Move strengthens Allegheny

July 26, 2003|by JULIE E. GREENE

Allegheny Energy Inc. officials announced Friday that the utility had taken a step toward improving its liquidity by securing $300 million through convertible trust preferred securities.

"This doesn't solve the liquidity crisis," said Craig Shere, an equity analyst with Standard & Poor's. "The liquidity crisis can be resolved to some extent if they sell their California contract and maybe their Midwest peakers."

Peakers are power plants.

Allegheny Energy noted in a July 17 filing with the U.S. Securities and Exchange Commission that company officials were negotiating to sell the California Department of Water Resources contract now that the two sides have settled a dispute over the contract's terms.

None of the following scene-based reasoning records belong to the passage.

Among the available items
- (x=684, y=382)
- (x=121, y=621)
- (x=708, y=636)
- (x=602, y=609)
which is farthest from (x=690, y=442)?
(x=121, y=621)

"If they got a healthy price, that would be meaningful," Shere said.

In the SEC filing, Allegheny asked permission to continue accessing $2.2 billion in financing and to issue up to $325 million of convertible trust preferred securities.

Allegheny needed SEC permission because its common equity ratio had fallen below 28 percent, the level the SEC says must be maintained to access the funds.

SEC spokeswoman Carol Patterson would not say whether the commission granted either request because the commission does not comment on specific companies, she said.

Shere said the SEC presumably approved the request since Allegheny made the announcement Friday.

Allegheny Energy's stock rose 7 percent, or 53 cents per share, to close at $8.05 Friday.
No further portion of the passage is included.